Purpose : Silk-Fibroin (SF) based biomaterials hold promise to replace amniotic membrane (AM) treatment in severe corneal injury due to their favorable properties (transparency, strength), possibility to be loaded and release with growth factors (GF) and ease of handling. We investigate the potential use of SF cross-linked with polyethylene-glycol (PEG) membranes (SFM) as a corneal dressing and as a biomaterial in regenerative medicine. Here we demonstrate the SFM`s biocompatibility, interactions with human corneal stromal cells (HCSC), and capacity to maintain the keratocyte phenotype.

Methods : Keratocytes from corneal donors were cultured in DEMF12+10% FBS on plates covered on 3%SF-5%PEG and on 0.1% collagen I (Col) as a control. To reduce serum-induced activation, serum-free medium was added after cells reached confluence. At days 3 and 6 after removing serum, cultures were used to be imaged in Scanning Electron Microscopy (SEM). At the same study times, keratocyte phenotype markers Keratocan and ALDH1A1 were detected by immunocytochemistry, and their mRNA expression levels were analysed by qRT-PCR.

Results : SEM images show that HCSC grown on SFM have very thin and fusiform shape with multiple nucleolus, consistent with enhanced biosynthetic activity. In contrast, HCSC grown on Col show a broad cytoplasm with wide extensions. Cells seeded on both substrates were Keratocan and ALDH1A1 positive, showing similar distribution of both markers. The Keratocan mRNA expression levels were upregulated in both substrates, but significantly higher in cells grown on Col at days 3 and 6. ALDH1A1 mRNA expression levels were also upregulated, and at day 6 those were significantly higher in HCSC seeded on Col.

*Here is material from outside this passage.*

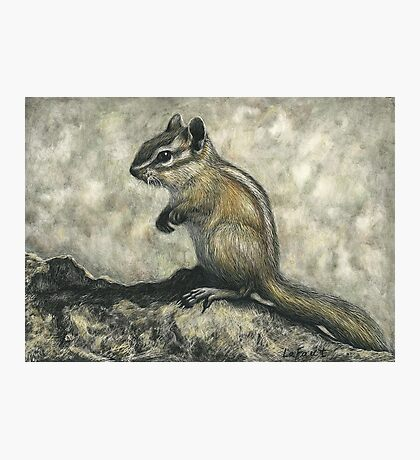 Chipmunk: On the Rocks Photographic Print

Conclusions : HCSC grown on SFM can reach confluence and express normal keratocyte characteristic proteins. The mRNA overexpression found with Col substrate stands in contrast to the lower Keratocan and ALDH1A1 levels found with SFM suggesting that SFM may require to increase the serum withdrawal time, as a result over-anchoring of GF from the culture medium to the membrane. In addition, the morphological changes observed in the HCSC grown on both Col and SFM suggest specific interactions between the cytoplasmic membrane and the substrates.
Our findings show that the higher transparency, biocompatibility, and ease handling of SFM over Col makes the latter a promising surrogate of AM in corneal treatment.

This abstract was presented at the 2023 ARVO Annual Meeting, held in New Orleans, LA, April 23-27, 2023.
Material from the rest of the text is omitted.